Algunos mortales, para su suerte e infortunio, andan sobrados de memoria. A otros congéneres, en cambio, les tocó poco en el reparto general de la que filosofía escolástica considera «una de las potencias del alma», acepción trascendente frente a la primera de la RAE para definir memoria: «Facultad psíquica por medio de la cual se retiene y recuerda el pasado».

Memoria y conciencia: pareja de baile.

Memoria y conciencia: pareja de baile.

Cantaba Víctor Manuel que «no puedo vivir sin memoria de tantas cosas que he vivido […]», pero dichosos los dotados de capacidad para cambiar selectivamente esa sintonía por la del olvido.
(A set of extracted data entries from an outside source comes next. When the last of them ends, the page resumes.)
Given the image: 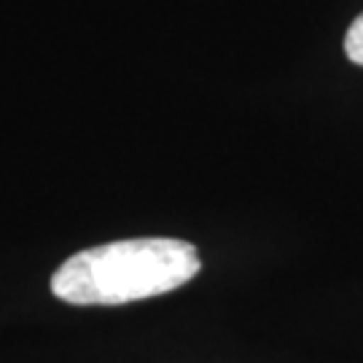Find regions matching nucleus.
Instances as JSON below:
<instances>
[{
  "label": "nucleus",
  "mask_w": 363,
  "mask_h": 363,
  "mask_svg": "<svg viewBox=\"0 0 363 363\" xmlns=\"http://www.w3.org/2000/svg\"><path fill=\"white\" fill-rule=\"evenodd\" d=\"M345 54L350 57V62L363 65V13L352 22L345 35Z\"/></svg>",
  "instance_id": "f03ea898"
},
{
  "label": "nucleus",
  "mask_w": 363,
  "mask_h": 363,
  "mask_svg": "<svg viewBox=\"0 0 363 363\" xmlns=\"http://www.w3.org/2000/svg\"><path fill=\"white\" fill-rule=\"evenodd\" d=\"M199 269V253L186 240H118L70 256L54 272L52 294L76 307H116L169 294Z\"/></svg>",
  "instance_id": "f257e3e1"
}]
</instances>
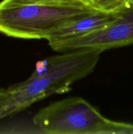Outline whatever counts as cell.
I'll list each match as a JSON object with an SVG mask.
<instances>
[{"label":"cell","instance_id":"1","mask_svg":"<svg viewBox=\"0 0 133 134\" xmlns=\"http://www.w3.org/2000/svg\"><path fill=\"white\" fill-rule=\"evenodd\" d=\"M101 51L80 49L46 58L44 71L33 74L23 82L9 88V98L0 112V120L26 109L53 94L71 90L72 84L92 73Z\"/></svg>","mask_w":133,"mask_h":134},{"label":"cell","instance_id":"2","mask_svg":"<svg viewBox=\"0 0 133 134\" xmlns=\"http://www.w3.org/2000/svg\"><path fill=\"white\" fill-rule=\"evenodd\" d=\"M97 9L86 2L76 4L0 2V33L14 38L46 39L59 27L91 14Z\"/></svg>","mask_w":133,"mask_h":134},{"label":"cell","instance_id":"3","mask_svg":"<svg viewBox=\"0 0 133 134\" xmlns=\"http://www.w3.org/2000/svg\"><path fill=\"white\" fill-rule=\"evenodd\" d=\"M109 119L86 99L72 97L39 110L33 122L46 134H101Z\"/></svg>","mask_w":133,"mask_h":134},{"label":"cell","instance_id":"4","mask_svg":"<svg viewBox=\"0 0 133 134\" xmlns=\"http://www.w3.org/2000/svg\"><path fill=\"white\" fill-rule=\"evenodd\" d=\"M56 52L93 49L103 52L133 44V7L118 11L116 19L107 26L81 36L48 41Z\"/></svg>","mask_w":133,"mask_h":134},{"label":"cell","instance_id":"5","mask_svg":"<svg viewBox=\"0 0 133 134\" xmlns=\"http://www.w3.org/2000/svg\"><path fill=\"white\" fill-rule=\"evenodd\" d=\"M117 12L97 10L87 16L73 21L55 30L47 41L64 39L81 36L107 26L116 19Z\"/></svg>","mask_w":133,"mask_h":134},{"label":"cell","instance_id":"6","mask_svg":"<svg viewBox=\"0 0 133 134\" xmlns=\"http://www.w3.org/2000/svg\"><path fill=\"white\" fill-rule=\"evenodd\" d=\"M91 7L99 10L117 12L133 7V0H86Z\"/></svg>","mask_w":133,"mask_h":134},{"label":"cell","instance_id":"7","mask_svg":"<svg viewBox=\"0 0 133 134\" xmlns=\"http://www.w3.org/2000/svg\"><path fill=\"white\" fill-rule=\"evenodd\" d=\"M14 3L22 4L40 3L53 4V5H65V4H76L86 2L83 0H10Z\"/></svg>","mask_w":133,"mask_h":134},{"label":"cell","instance_id":"8","mask_svg":"<svg viewBox=\"0 0 133 134\" xmlns=\"http://www.w3.org/2000/svg\"><path fill=\"white\" fill-rule=\"evenodd\" d=\"M9 98V92L8 89L0 88V112L6 105Z\"/></svg>","mask_w":133,"mask_h":134},{"label":"cell","instance_id":"9","mask_svg":"<svg viewBox=\"0 0 133 134\" xmlns=\"http://www.w3.org/2000/svg\"><path fill=\"white\" fill-rule=\"evenodd\" d=\"M83 1H86V0H83ZM86 3H87V2H86Z\"/></svg>","mask_w":133,"mask_h":134}]
</instances>
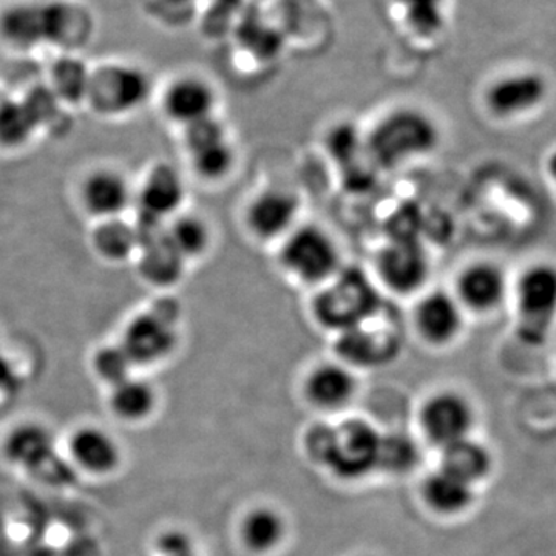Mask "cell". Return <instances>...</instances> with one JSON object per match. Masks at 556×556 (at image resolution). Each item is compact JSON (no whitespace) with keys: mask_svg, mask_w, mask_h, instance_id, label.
<instances>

Felices por la vía de la astucia o de la jeta, según la ralea de la radio en cuestión. A los que no llegan a astutos ni caraduras les queda tener siempre en modo on esa facultad, que a veces incapacita para afrontar con éxito presente y futuro y otras, al contrario, ayuda a vivirlos airoso por la vía del aprendizaje.

Quienes buscan a sus muertos en las fosas comunes tampoco pueden vivir sin memoria. Ahora que Jordi Pujol y su prole seguro que perfectamente podrían. La memoria suele ser patrimonio de los derrotados, de los vilipendiados y defraudados. El olvido conviene a sus antagónicos, ya se sabe.

Me gusta poner a bailar a la memoria con la conciencia, «conocimiento interior del bien y del mar».

– ¿Bailas, morena?

– Nos van a pisar.

– Podrán pisarnos, pero no aplastarnos.